As I walked through the grounds in the brilliant morning last week, peacocks honked and spread their regailia. I caught a glimpse of a sole albino peacock as he scurried to hide himself in his colorless shame. I looked up as a lazy hawk was climbing high on the updrafts driving off the sea along the skirt of the hills. The blue sky, the bright sun, the soft breeze in the eucalyptus, the timelessness that Leo Carrillo hoped to create on this sacred spot was revolving silently in my mind.

I’ve posted some photos of my day trip to the Leo Carillo Park (including the albino peacock) on my Gallery page at Leo Carrillo – Pancho. I’ve also listed a couple of links below for background on Carrillo and a YouTube snippet of The Cisco Kid TV Show. Check ‘em out if you have a minute or two on your hands in this busy, modern landscape we inhabit today.

Leo Carrillo – Wikipedia

The Cisco Kid – YouTube

 

10 Responses to Leo Carrillo – Pancho to The Cisco Kid

  1. Dennis says:

    I was clicking through channels the other day and ran into a rerun of ‘The Cisco Kid.’ I was surprised to see it in color and wondered why they’d colorized it and not other programs on the same channel such as ‘The Real McCoys,’ ‘Naked City,’ or ‘Hopalong Cassidy.’

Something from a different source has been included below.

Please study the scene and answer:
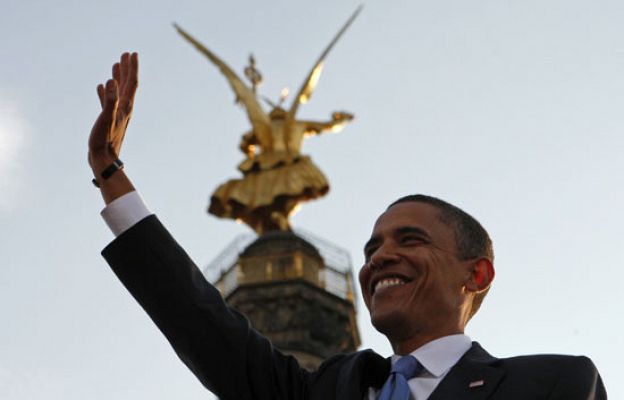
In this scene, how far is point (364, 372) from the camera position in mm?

    Well, I looked it up and discovered the show was actually filmed in color and in fact was the first show on TV to be in color. The producer must have been thinking ahead because almost no one had color TVs then, when the show was made between 1950 – 1956.

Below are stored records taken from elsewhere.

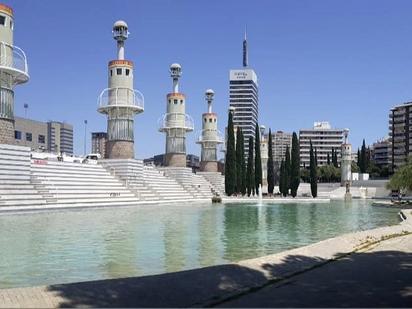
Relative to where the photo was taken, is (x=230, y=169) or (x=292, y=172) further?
(x=292, y=172)

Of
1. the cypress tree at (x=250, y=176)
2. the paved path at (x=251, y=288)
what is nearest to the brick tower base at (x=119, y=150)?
the cypress tree at (x=250, y=176)

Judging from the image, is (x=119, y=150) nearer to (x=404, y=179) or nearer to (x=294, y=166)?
(x=294, y=166)

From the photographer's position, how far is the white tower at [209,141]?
9375cm

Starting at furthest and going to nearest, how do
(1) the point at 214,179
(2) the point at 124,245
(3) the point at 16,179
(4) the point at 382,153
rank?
(4) the point at 382,153
(1) the point at 214,179
(3) the point at 16,179
(2) the point at 124,245

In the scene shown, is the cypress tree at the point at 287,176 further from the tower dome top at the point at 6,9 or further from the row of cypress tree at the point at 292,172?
the tower dome top at the point at 6,9

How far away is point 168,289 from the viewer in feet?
36.0

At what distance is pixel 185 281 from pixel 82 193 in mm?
40966

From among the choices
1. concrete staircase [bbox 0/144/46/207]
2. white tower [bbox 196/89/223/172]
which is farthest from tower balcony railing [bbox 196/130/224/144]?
concrete staircase [bbox 0/144/46/207]

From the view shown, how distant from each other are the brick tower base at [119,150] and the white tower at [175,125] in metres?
15.9

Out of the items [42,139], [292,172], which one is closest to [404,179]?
[292,172]

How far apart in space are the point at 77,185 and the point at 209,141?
1743 inches

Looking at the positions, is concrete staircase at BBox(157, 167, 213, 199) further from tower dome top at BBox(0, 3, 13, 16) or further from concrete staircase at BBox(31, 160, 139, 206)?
tower dome top at BBox(0, 3, 13, 16)

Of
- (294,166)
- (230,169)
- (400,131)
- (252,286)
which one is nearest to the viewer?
(252,286)

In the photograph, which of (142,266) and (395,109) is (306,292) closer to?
(142,266)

    Carrillo was amazing. I would have never guessed he was in his 70s on that show.

  2. Gene says:

    What a beautiful site and thank you for what you have spoke to us about LC

  3. Carol McCarthy says:

    I love your posts! I always enjoy reading life from your perspective. Whether it is potatoes thrown by the curb, free trees or this fascinating character in California’s history. You always teach me something. Thanks, Frank!!

    • fz says:

      Thanks for your delightful comment and your continuing interest. It’s for people like you that I keep on posting. Cheers.

  4. I loved the Cisco Kid also when I was growing up. Like me, he and his partner Pancho had accents and like me also they were always wandering around far from home (Poland in my case) and getting in trouble with the locals (the Americans).

  5. Ursula McNeil says:

    Keep it up, Frank! Everytime you post I go to it and delight in it. Now I know another reason you left the island – there wasn’t much to write about there that anyone would have enjoyed.

    • fz says:

      Thanks for the kind words, Ursula. It’s great to know you’re enjoying these posts. It’s real encouragement for me. Hope all is well on the East Coast.